Co-Authored-By: ict-ql <168183727+ict-ql at users.noreply.github.com>
Co-Authored-By: Lin Wang <wanglulin at ict.ac.cn>
---
 .../lib/Transforms/Scalar/LoopInterchange.cpp | 411 ++++++++++++++----
 .../LoopInterchange/simple-reduction.ll       |  86 ++++
 2 files changed, 414 insertions(+), 83 deletions(-)
 create mode 100644 llvm/test/Transforms/LoopInterchange/simple-reduction.ll

diff --git a/llvm/lib/Transforms/Scalar/LoopInterchange.cpp b/llvm/lib/Transforms/Scalar/LoopInterchange.cpp
index 330b4abb9942f..3da23c7f9ae11 100644
--- a/llvm/lib/Transforms/Scalar/LoopInterchange.cpp
+++ b/llvm/lib/Transforms/Scalar/LoopInterchange.cpp
@@ -31,6 +31,7 @@
 #include "llvm/IR/DiagnosticInfo.h"
 #include "llvm/IR/Dominators.h"
 #include "llvm/IR/Function.h"
+#include "llvm/IR/IRBuilder.h"
 #include "llvm/IR/InstrTypes.h"
 #include "llvm/IR/Instruction.h"
 #include "llvm/IR/Instructions.h"
@@ -120,6 +121,12 @@ static cl::list<RuleTy> Profitabilities(
                           "Ignore profitability, force interchange (does not "
                           "work with other options)")));
 
+// Support for simple reduction of inner loop.
+static cl::opt<bool>
+    EnableUndoSimpleReduction("undo-simple-reduction", cl::init(false),
+                              cl::Hidden,
+                              cl::desc("Support for simple reduction of inner loop."));
+
 #ifndef NDEBUG
 static bool noDuplicateRulesAndIgnore(ArrayRef<RuleTy> Rules) {
   SmallSet<RuleTy, 4> Set;
@@ -446,8 +453,8 @@ namespace {
 class LoopInterchangeLegality {
 public:
   LoopInterchangeLegality(Loop *Outer, Loop *Inner, ScalarEvolution *SE,
-                          OptimizationRemarkEmitter *ORE)
-      : OuterLoop(Outer), InnerLoop(Inner), SE(SE), ORE(ORE) {}
+                          OptimizationRemarkEmitter *ORE, DominatorTree *DT)
+      : OuterLoop(Outer), InnerLoop(Inner), SE(SE), DT(DT), ORE(ORE) {}
 
   /// Check if the loops can be interchanged.
   bool canInterchangeLoops(unsigned InnerLoopId, unsigned OuterLoopId,
@@ -475,9 +482,30 @@ class LoopInterchangeLegality {
     return HasNoWrapReductions;
   }
 
+  // Record the simple reduction in the inner loop.

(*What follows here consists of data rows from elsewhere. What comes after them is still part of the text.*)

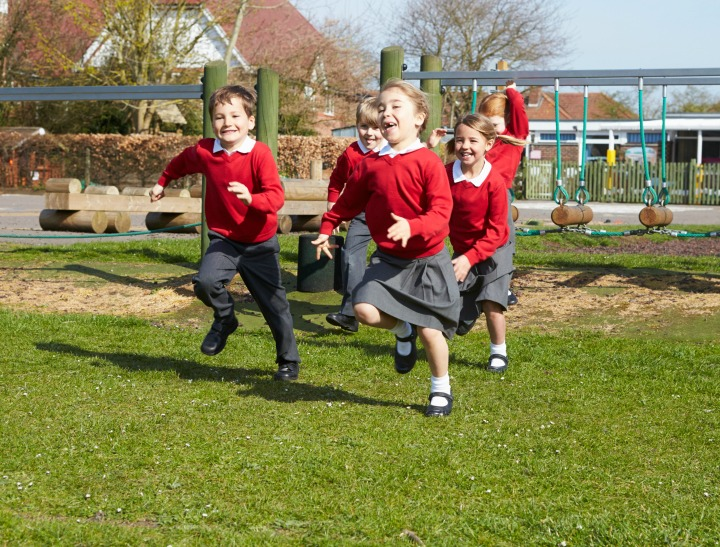 Elementary School Pupils Running Near Climbing Equipment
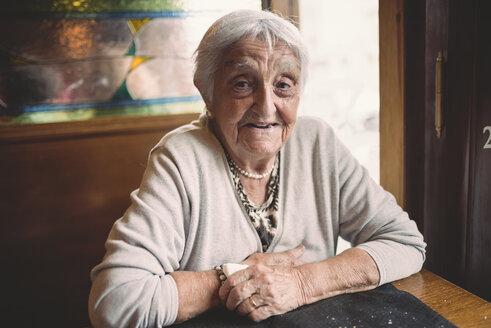Portrait of smiling senior woman sitting in a restaurant - RAEF000364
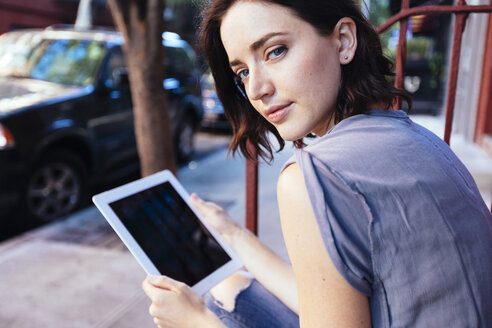 USA, New York City, portrait of woman with digital tablet - GIOF000382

+  struct SimpleReduction {
+    // The reduction itself;
+    PHINode *Re;
+    // So far only supports constant initial value.
+    Value *Init;
+    Value *Next;
+    // The Lcssa PHI
+    PHINode *LcssaPhi;
+    // Only supports one user for now
+    // Store reduction result into memory object
+    StoreInst *LcssaStorer;
+    // The memory Location
+    Value *MemRef;
+    Type *ElemTy;
+  };
+
+  const ArrayRef<SimpleReduction *> getInnerSimpleReductions() const {
+    return InnerSimpleReductions;
+  }
+
 private:
   bool tightlyNested(Loop *Outer, Loop *Inner);
-  bool containsUnsafeInstructions(BasicBlock *BB);
+  bool containsUnsafeInstructions(BasicBlock *BB, Instruction *Skip);
 
   /// Discover induction and reduction PHIs in the header of \p L. Induction
   /// PHIs are added to \p Inductions, reductions are added to
@@ -487,11 +515,16 @@ class LoopInterchangeLegality {
                                   SmallVector<PHINode *, 8> &Inductions,
                                   Loop *InnerLoop);
 
+  /// Detect simple-reduction PHIs in the inner loop. Add them to
+  /// InnerSimpleReductions.
+  bool findSimpleReduction(Loop *L, PHINode *Phi,
+                           SmallVectorImpl<Instruction *> &HasNoWrapInsts);
+
   Loop *OuterLoop;
   Loop *InnerLoop;
 
   ScalarEvolution *SE;
-
+  DominatorTree *DT;
   /// Interface to emit optimization remarks.
   OptimizationRemarkEmitter *ORE;
 
@@ -506,6 +539,9 @@ class LoopInterchangeLegality {
   /// like integer addition/multiplication. Those flags must be dropped when
   /// interchanging the loops.
   SmallVector<Instruction *, 4> HasNoWrapReductions;
+
+  /// Vector of simple reductions of inner loop.
+  SmallVector<SimpleReduction *, 8> InnerSimpleReductions;
 };
 
 /// Manages information utilized by the profitability check for cache. The main
@@ -575,6 +611,7 @@ class LoopInterchangeTransform {
 
   /// Interchange OuterLoop and InnerLoop.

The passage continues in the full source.